Britse regering laat laboratoriumvlees toe in dierenvoer

Groot-Brittannië wordt het eerste land in Europa dat de verkoop van in laboratoria geteeld vlees goedkeurt. Het vlees is echter tot nu toe alleen goedgekeurd voor verwerking in veevoer. Meatly heeft vorig jaar een aanvraag ingediend om diervoeders te laten goedkeuren.

Dat Britse kranten The Guardian en de Financial Times melden dat het ‘kunstvleesbedrijf’ Meatly verwacht later dit jaar de eerste blikken honden- en kattenvoer van in het laboratorium gekweekte kippen aan de supermarkten te kunnen leveren.
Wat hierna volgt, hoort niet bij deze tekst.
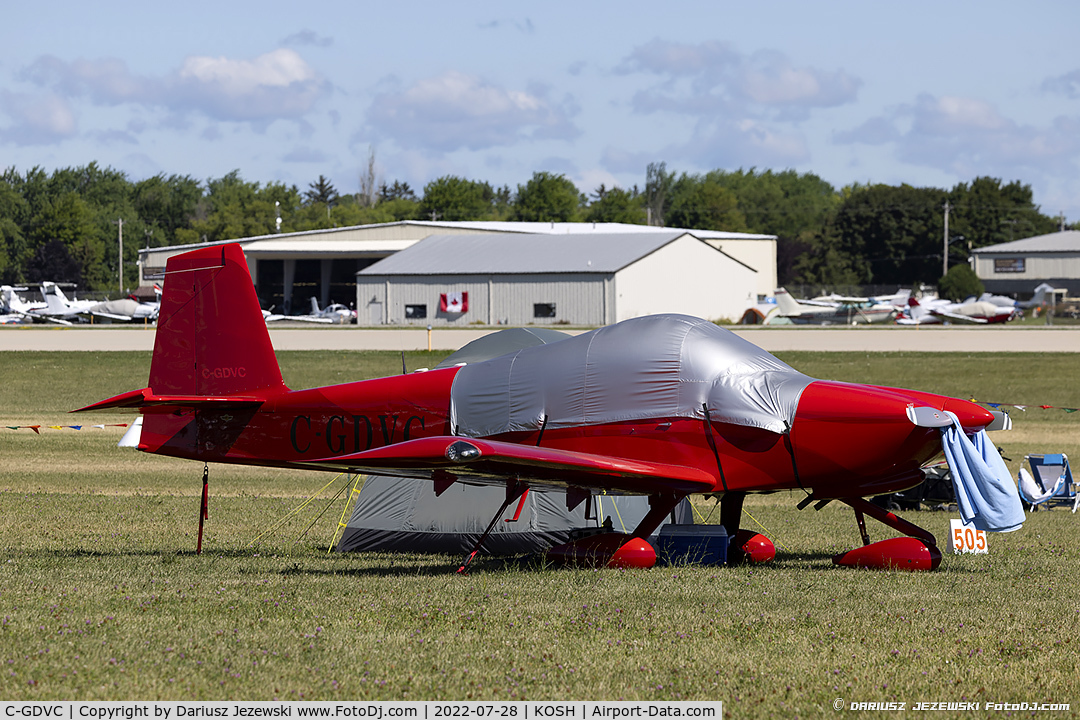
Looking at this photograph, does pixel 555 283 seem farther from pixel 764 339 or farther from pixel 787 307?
pixel 764 339

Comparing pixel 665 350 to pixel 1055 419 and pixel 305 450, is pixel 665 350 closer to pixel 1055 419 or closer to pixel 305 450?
pixel 305 450

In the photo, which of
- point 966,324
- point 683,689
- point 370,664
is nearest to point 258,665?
point 370,664

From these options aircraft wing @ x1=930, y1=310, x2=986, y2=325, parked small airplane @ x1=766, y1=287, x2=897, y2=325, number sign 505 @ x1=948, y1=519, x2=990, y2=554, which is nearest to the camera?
number sign 505 @ x1=948, y1=519, x2=990, y2=554

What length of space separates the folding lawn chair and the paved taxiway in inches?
1104

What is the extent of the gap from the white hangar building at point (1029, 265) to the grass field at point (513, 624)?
92656mm

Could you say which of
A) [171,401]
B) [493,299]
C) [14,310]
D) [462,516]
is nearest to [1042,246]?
[493,299]

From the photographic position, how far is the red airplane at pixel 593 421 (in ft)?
29.9

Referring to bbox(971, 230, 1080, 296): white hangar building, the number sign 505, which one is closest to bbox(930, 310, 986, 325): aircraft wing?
bbox(971, 230, 1080, 296): white hangar building

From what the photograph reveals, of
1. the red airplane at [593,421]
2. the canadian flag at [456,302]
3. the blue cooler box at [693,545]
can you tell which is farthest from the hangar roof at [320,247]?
the blue cooler box at [693,545]

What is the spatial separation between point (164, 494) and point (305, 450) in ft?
23.3

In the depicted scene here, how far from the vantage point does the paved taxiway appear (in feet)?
152

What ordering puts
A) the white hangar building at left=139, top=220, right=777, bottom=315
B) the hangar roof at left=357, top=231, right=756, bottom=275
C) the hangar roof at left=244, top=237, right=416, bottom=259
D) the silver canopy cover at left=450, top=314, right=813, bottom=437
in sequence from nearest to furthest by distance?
1. the silver canopy cover at left=450, top=314, right=813, bottom=437
2. the hangar roof at left=357, top=231, right=756, bottom=275
3. the hangar roof at left=244, top=237, right=416, bottom=259
4. the white hangar building at left=139, top=220, right=777, bottom=315

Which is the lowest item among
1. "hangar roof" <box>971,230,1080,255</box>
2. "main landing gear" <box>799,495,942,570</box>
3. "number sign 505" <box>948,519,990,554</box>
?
"number sign 505" <box>948,519,990,554</box>

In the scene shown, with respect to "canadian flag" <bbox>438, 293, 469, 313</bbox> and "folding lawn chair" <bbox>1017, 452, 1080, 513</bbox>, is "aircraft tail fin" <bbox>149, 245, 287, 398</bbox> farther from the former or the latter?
"canadian flag" <bbox>438, 293, 469, 313</bbox>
De verkoop en het aanbod van vleesvervangers gemaakt van soja- of erwteneiwit is de afgelopen tijd in veel Europese landen toegenomen. Maar het kippenvlees dat in laboratoria wordt geteeld, is gemaakt van cellen uit eieren.

De directeur van Meatly zegt tegen de Financial Times dat het mede dankzij de Brexit is dat de goedkeuring is toegekend. De Britse terugtrekking uit de EU heeft ertoe geleid dat Britse bedrijven zich niet langer aan de EU-regels op dit gebied hoeven te houden. 

Maar de producten van Meatly hebben volgens het bedrijf ook goedkeuring gekregen vanwege de stimulans van de voormalige conservatieve regering voor biotechnologie en innovatie.

Het toont de wens van Groot-Brittannië om zich te profileren als leider op innovatieve gebieden binnen de voedseltechnologie, zegt directeur Owen Ensor.

Veel dierenliefhebbers vinden het vervelend om hun huisdieren vlees van andere dieren te voeren, schrijft The Guardian. De krant citeert een onderzoek van de Universiteit van Winchester waarin 50 procent van de huisdiereigenaren zegt dat ze het niet erg vinden om hun dieren vlees te geven dat in een laboratorium is geproduceerd. In hetzelfde onderzoek zegt 32 procent dat ze er zelfs aan kunnen denken om dat soort vlees zelf te eten.

In veel landen – waaronder Frankrijk, Italië, Oostenrijk en zeven staten in de VS – bestaat er sterke weerstand tegen laboratorium-gekweekt vlees. Eén van de argumenten is dat het het levensonderhoud van de boeren bedreigt, schrijft de Financial Times.